Biden wird bei China, wie auch Russland gegenüber, auf eine differenzierte Strategie setzen: Zusammenarbeit in einzelnen Bereichen, etwa bei der Bekämpfung des Klimawandels, aber eine harte Kante in der Handelspolitik und bei Fragen wie dem Völkerrecht und den Menschenrechten.

Keine Nibelungentreue

Auch was die Europäer anbelangt, wird die Zusammenarbeit mehr von Pragmatismus als von heißer Liebe geprägt sein: Der neue, freundlichere Umgangston Washingtons wird vieles erleichtern. Doch die transatlantische Nibelungentreue, die die ersten drei Jahrzehnte nach dem Zweiten Weltkrieg prägte, sollten sich weder die Europäer noch die USA voneinander erwarten. Es gibt Gemeinsamkeiten – aber nicht nur. Auch Biden erwartet, dass seine Partner Verantwortung übernehmen. Europa wiederum wird nicht darum herumkommen, im Kräftemessen zwischen den USA und China seine eigene Linie zu entwickeln und in manchen Dingen nein zu sagen – ansonsten droht es zwischen den beiden Rivalen zerrieben zu werden.

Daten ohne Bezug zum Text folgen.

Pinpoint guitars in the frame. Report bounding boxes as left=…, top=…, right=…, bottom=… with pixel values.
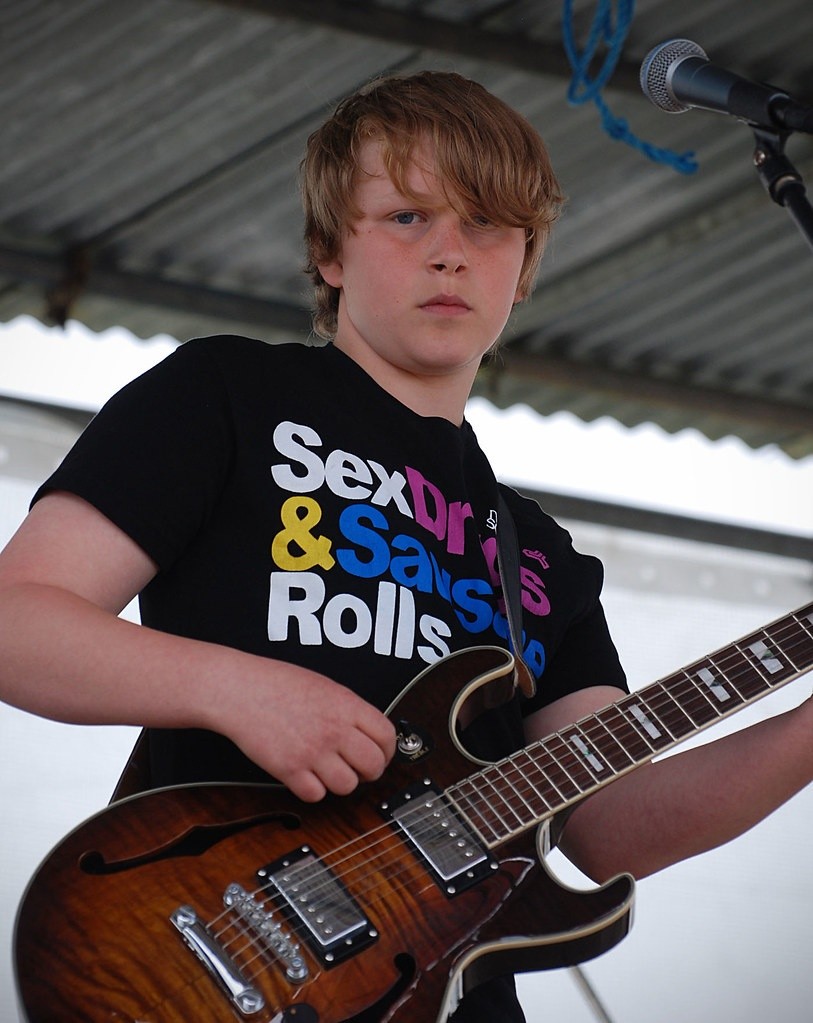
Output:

Ob das mit dem „Mitander Reden“ etwas wird, ist auch beim Thema Iran noch völlig offen. Seit Trump das Atomabkommen einseitig aufgekündigt hat, geht die Entwicklung bei der atomaren Rüstung im Iran in die falsche Richtung. Biden wird, so erwarten Diplomaten, zunächst darauf setzen, dass die Iraner freiwillig zu dem Abkommen zurückkehren; dann könnte Washington folgen und bei den Sanktionen nachgeben. Ob die Ayatollahs diesen Schritt setzen werden, steht in den Sternen.